I entered the forest at dawn
The trees still quietly dripping
from last nights rain.
The earth greedily drinking
the moisture, releasing lush smells
of spring and renewal.
There was fog-
Stilling the air like
an indrawn breath,
A lover waiting to exhale
At the touch of the Beloved,
The first kiss of the morning.
You never held me
As tenderly as I imagined,
As the Beloved holds me now.
It's me who holds you
I need only open my hands
to be free.
But you would fall,
the fire consume you.
I wanted to be your light
Never knowing how much
You loved the darkness.
I'm torn by this hunger
this need to be near you
Frustration, disapointment, anger,
none of it changes this connection.
I'm like a fish on a line-
And though I keep struggling,
Wanting my freedom
I can't shut you out
And the biggest irony is
You're not trying to get in.
I guess I could accept
your not wanting me easier
If I could only not want you
Back.
Wow. After reading that over it may seem like I had a pretty awful year. And it really wasn't, or large parts of it weren't anyway. I guess I just have a gift for channeling angst. That seems to be where my poetry mostly goes. So, no pretty rhymes about roses for me. That's okay, I'm easily bored by cute anyway.
In fact,I've never fit into a neat, easily labeled package, and I think that's the case for many others. I also think a good number of those people go around quietly hoping no one notices what freaks they are. Thinking they are in some weird minority that no one wants to have any contact with. When really, the freaks probably outnumber the "normals". And I guess that is partly true, unfortunately. The not wanting to have contact with freaks part I mean. People as a general rule do seem to be uncomfortable with "different". But I just want to say, I like different! I like weird! I even on occasion like freaky! And I hope everyone, normal or freaky, finds a way to get themselves through another year. Happy New Year!
Thursday, December 31, 2009
Tuesday, December 22, 2009
What are holidays about?
I discarded a lot of ideas for what I wanted to write about in this first blog. The truth is I'm still rather conflicted about writing here at all. I don't want to sound preachy or out of touch with how the world actually works. So for the record, though I dislike talking about myself, I should make it clear that I am fully aware of how much the world and all of it's inhabitants can suck. That many people can and do choose to be flat out evil. I just refuse to give up to the "it's all bad and there's nothing I can do about it" mentality that I see many people use as an excuse to not try. And if you are one of those people, please don't send me long ranting e-mails about how wrong I am. I don't care. And I am far more stubborn than you can imagine. Now, on to other things.
I have been listening to various people this month describe their holiday celebrations and what they "mean" to them. Some of them even get quite heated about their celebration being the only "true" reason for the holiday. And it occured to me that they have forgotten the most important reason we come together. Love. Love is why we put up with overbearing parents who ask why we don't yet have a spouse/baby/promotion. Why we kill ourselves cooking up the perfect meal we know will be consumed and forgotten within hours. Why we invite that friend/relative of our spouses we really can't stand but they think is wonderful.
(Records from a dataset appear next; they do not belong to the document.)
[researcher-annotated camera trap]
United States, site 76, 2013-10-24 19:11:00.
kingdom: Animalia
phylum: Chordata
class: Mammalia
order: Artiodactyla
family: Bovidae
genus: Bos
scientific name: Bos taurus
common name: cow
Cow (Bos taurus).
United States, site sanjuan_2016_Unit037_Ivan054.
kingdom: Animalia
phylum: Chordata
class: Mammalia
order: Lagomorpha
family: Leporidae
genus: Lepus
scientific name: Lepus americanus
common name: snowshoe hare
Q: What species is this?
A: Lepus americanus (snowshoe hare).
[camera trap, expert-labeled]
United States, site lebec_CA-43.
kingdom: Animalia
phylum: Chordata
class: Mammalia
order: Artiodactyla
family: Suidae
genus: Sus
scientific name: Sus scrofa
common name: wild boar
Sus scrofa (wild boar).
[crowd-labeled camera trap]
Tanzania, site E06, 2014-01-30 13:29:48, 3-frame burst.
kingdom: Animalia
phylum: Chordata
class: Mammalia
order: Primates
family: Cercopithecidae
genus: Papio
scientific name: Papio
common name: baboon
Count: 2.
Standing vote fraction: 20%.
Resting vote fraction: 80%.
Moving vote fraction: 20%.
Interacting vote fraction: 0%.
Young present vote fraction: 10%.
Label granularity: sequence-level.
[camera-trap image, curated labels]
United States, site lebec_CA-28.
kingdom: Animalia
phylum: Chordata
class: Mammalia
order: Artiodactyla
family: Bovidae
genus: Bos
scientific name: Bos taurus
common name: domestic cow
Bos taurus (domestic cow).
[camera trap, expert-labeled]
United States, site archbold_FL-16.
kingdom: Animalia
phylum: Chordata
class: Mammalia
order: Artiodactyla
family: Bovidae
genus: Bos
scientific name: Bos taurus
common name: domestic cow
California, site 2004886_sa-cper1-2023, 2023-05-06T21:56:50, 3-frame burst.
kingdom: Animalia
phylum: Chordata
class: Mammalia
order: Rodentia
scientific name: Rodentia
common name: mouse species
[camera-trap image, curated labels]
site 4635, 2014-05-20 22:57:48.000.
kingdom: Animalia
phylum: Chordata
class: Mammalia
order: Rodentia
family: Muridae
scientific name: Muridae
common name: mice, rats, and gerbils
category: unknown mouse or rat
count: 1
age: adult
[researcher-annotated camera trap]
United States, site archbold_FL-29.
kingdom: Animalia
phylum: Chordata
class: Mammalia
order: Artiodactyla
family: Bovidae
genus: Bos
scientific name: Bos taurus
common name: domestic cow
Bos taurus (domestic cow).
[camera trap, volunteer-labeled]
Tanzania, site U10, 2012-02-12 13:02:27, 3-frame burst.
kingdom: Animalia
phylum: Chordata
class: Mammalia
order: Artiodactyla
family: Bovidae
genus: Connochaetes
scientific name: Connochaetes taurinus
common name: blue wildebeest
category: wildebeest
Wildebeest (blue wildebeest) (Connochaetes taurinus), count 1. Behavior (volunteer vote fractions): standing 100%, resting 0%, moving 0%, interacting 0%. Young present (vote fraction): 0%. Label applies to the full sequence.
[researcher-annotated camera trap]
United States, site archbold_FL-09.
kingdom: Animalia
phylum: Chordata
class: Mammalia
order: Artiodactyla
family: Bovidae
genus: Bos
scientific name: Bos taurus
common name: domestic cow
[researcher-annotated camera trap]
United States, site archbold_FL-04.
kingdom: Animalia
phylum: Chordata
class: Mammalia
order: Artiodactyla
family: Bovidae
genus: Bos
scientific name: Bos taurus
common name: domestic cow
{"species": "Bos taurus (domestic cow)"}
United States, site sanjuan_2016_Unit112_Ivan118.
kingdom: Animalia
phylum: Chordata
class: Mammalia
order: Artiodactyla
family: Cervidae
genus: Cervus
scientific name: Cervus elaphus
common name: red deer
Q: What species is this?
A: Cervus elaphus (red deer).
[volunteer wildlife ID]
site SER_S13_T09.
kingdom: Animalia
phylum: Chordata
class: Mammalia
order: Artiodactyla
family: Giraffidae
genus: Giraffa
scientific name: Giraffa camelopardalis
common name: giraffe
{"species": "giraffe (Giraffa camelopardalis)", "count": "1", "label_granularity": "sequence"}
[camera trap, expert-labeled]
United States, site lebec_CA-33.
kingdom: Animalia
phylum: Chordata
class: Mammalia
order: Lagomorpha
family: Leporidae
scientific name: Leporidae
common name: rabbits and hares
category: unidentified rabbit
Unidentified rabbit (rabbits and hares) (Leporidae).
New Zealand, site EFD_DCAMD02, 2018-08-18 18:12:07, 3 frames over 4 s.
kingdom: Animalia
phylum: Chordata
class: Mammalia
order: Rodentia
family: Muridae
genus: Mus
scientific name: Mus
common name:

But we don't want to talk about love on anything more than a superficial level. We don't really even want to feel it unless we are absolutely sure it's safe. Oh, we say we do. Claim it's the one thing we must have. And then we run screaming in the other direction when confronted with the possibility that we may not be loved in return. And that fear prompts us to fill that hole with anything else we can find that we can pretend shows us love.
It's all very...dysfunctional of us. But is it really necessary? Why can't we just admit to our feelings? Be willing to risk rejection? Could it really be any worse than the messes we twist ourselves into now? And just imagine how much of a difference it would make in our lives. Perhaps that's what we truly fear, not that things would be worse, but that things could be so much better than they are now, and we are just still going along with the status quo.
Could you try it? Try just telling someone you love them, want to spend time with them? Not because it's Christmas, or you happen to be related, but because their presence in your life brings you joy. Make your time together a real holy day.